The correction we set out to do involved changing the output of the driver LTC2309, a 12-bit ADC (analog to digital converter). This device converts an analog input into a digital signal. The output is in the form of a 12-bit binary number. Marcelo identified that in some similar devices the output of negative numbers was not always properly represented in 2’s complement form. That means that the negative numbers were not properly displayed to the user. To fix that, some patches to other drivers used the function sign_extend32() to correct the position of the sign-bit. Our idea was to implement a similar change but on the driver we were working on.
We studied the drivers that implement that change and realized that most of then apply the sign-extension inside the read_raw function - where information is read from the device. We found a very similar structure on the LTC2309 driver and, after reading the device documentation to better understand how it worked, we applied a similar fix.

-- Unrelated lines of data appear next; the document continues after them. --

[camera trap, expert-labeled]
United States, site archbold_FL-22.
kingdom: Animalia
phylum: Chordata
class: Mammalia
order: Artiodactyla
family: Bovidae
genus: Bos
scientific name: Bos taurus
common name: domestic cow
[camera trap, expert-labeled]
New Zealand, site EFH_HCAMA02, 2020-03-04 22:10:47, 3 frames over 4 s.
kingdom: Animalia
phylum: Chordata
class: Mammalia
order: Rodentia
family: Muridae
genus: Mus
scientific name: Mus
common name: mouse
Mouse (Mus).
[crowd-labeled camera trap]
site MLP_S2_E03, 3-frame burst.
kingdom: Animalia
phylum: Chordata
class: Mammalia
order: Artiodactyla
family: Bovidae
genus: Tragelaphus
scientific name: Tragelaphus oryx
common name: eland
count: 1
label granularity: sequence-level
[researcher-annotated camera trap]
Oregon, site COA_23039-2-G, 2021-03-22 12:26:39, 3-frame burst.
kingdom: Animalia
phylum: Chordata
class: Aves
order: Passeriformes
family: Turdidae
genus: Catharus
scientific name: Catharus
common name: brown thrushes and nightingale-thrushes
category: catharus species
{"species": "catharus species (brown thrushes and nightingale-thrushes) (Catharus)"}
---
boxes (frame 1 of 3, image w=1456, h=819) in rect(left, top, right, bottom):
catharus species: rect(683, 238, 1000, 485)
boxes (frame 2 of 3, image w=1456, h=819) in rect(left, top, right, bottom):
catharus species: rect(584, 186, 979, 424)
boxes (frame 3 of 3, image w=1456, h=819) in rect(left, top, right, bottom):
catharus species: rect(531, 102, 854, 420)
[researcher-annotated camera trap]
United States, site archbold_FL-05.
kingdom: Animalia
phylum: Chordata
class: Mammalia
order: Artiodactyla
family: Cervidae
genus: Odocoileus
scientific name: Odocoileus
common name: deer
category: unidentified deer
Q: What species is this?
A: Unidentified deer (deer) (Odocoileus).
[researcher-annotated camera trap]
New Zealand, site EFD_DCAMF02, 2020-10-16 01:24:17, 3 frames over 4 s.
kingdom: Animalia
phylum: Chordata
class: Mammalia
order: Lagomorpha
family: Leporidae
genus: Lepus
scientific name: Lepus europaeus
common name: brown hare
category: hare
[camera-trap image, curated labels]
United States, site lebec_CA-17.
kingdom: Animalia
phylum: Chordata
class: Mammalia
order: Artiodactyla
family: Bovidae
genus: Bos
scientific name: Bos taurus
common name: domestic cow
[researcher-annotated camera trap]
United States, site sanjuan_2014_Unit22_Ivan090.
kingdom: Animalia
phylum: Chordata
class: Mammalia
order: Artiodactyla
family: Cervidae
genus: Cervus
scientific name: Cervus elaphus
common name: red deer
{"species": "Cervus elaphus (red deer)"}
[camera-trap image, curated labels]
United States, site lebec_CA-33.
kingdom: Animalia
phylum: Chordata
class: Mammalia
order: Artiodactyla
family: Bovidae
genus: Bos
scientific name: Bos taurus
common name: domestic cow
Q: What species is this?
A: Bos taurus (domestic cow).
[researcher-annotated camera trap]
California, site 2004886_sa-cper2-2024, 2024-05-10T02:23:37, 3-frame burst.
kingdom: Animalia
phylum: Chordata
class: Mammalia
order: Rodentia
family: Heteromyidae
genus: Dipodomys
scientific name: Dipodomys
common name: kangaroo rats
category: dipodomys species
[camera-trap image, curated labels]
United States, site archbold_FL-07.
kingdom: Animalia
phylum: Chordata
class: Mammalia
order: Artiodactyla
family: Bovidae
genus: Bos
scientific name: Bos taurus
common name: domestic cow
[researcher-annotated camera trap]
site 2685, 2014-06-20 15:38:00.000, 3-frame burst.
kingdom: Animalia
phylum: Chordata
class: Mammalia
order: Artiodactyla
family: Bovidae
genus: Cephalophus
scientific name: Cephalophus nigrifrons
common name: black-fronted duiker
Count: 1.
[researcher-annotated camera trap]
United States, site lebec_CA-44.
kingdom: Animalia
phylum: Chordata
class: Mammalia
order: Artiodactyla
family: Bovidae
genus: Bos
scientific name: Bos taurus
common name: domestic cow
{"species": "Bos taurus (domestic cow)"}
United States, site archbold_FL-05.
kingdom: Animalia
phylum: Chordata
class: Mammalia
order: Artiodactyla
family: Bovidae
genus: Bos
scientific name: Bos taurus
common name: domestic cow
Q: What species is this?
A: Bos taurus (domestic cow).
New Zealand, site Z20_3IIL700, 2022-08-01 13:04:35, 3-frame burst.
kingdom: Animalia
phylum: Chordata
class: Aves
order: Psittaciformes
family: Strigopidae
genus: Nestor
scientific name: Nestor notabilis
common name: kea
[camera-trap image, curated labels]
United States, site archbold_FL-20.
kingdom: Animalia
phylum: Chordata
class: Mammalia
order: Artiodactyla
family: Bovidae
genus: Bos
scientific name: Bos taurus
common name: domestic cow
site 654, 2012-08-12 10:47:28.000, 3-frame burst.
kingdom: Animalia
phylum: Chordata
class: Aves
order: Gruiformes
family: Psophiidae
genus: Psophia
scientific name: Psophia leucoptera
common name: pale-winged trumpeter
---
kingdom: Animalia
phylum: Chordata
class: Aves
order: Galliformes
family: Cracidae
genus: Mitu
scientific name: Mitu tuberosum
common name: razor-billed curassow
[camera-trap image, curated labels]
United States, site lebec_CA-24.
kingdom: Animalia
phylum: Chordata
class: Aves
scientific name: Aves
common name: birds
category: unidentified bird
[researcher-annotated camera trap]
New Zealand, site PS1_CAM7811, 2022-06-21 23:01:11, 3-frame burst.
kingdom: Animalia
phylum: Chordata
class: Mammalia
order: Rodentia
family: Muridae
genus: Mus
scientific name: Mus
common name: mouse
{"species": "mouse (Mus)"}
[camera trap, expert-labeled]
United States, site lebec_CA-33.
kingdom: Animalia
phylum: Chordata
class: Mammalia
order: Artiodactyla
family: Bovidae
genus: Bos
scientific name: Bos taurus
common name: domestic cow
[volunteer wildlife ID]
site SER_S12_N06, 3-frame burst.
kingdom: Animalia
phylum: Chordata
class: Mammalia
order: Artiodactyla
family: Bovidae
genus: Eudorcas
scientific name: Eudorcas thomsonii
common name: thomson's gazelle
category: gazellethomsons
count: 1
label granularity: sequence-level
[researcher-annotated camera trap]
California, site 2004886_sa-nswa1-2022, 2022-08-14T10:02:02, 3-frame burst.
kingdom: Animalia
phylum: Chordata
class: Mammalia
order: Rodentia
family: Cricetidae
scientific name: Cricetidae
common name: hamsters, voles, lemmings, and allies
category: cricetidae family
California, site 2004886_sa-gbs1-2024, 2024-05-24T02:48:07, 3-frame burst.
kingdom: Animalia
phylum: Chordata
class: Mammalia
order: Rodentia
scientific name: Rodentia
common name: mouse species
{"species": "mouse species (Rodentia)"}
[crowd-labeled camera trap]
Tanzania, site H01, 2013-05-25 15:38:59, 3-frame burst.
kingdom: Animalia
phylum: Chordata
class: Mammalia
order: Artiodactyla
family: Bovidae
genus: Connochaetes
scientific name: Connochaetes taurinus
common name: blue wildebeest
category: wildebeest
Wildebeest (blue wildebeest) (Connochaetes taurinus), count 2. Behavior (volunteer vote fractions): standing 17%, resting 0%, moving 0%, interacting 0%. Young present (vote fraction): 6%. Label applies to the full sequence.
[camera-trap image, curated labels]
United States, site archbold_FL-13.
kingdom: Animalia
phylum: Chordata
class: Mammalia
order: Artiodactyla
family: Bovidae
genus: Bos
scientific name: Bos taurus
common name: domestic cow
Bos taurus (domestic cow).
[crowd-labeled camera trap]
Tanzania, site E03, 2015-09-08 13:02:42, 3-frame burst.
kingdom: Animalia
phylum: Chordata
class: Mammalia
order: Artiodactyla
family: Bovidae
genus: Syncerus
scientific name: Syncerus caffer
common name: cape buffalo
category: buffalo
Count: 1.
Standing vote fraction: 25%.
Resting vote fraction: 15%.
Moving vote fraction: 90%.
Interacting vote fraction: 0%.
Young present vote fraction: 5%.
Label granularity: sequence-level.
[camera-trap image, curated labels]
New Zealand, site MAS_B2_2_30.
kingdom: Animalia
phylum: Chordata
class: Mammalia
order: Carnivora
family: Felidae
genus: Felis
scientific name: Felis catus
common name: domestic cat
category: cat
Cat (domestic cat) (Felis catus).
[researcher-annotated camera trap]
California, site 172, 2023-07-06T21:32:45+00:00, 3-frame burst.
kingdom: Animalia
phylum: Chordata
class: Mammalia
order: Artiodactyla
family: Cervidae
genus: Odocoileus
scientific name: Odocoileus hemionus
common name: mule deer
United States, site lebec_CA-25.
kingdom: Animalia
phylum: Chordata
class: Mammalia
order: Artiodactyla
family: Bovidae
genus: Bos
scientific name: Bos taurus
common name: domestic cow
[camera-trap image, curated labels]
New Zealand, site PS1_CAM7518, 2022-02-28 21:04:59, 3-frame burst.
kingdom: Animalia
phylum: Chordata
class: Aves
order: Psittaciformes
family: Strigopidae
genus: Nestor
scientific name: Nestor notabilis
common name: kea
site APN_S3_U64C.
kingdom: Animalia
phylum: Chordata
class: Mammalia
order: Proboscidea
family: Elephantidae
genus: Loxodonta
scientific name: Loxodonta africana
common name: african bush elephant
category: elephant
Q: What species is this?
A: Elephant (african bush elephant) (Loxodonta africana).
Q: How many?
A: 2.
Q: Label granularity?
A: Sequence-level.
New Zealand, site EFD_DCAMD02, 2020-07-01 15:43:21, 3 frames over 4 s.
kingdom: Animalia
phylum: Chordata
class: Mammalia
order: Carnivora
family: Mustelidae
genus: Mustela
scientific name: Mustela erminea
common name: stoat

The maintainers were very quick to respond to our patch! But the response was not exactly what we expected: our first patch was rejected! The maintainers made some important questions that lead us to further study the driver. It turns out that the LTC2309 ADC has to modes of operation: single-ended mode and differential mode. However, the unipolar mode does not use negative numbers, and what we discovered is that the bipolar mode (the one that uses negative numbers) was not implemented in the driver! In order for our patch to be accepted, we would have to implement the bipolar mode from scratch. That was no trivial task! Since this was our first time contributing to the kernel and we had other projects to work on for the rest of the discipline, we reported our discoveries but decided not to continue.
Unfortunately our contribution was not accepted, but we learned a lot with the process! We learned how to set up the environment for the Kernel, we gained a in depth understanding of drivers and modules, and we learned how to send a patch to the Kernel. We also learned hands-on how the kernel is implemented. I hope that in the future we can look at the Kernel again and make another contribution!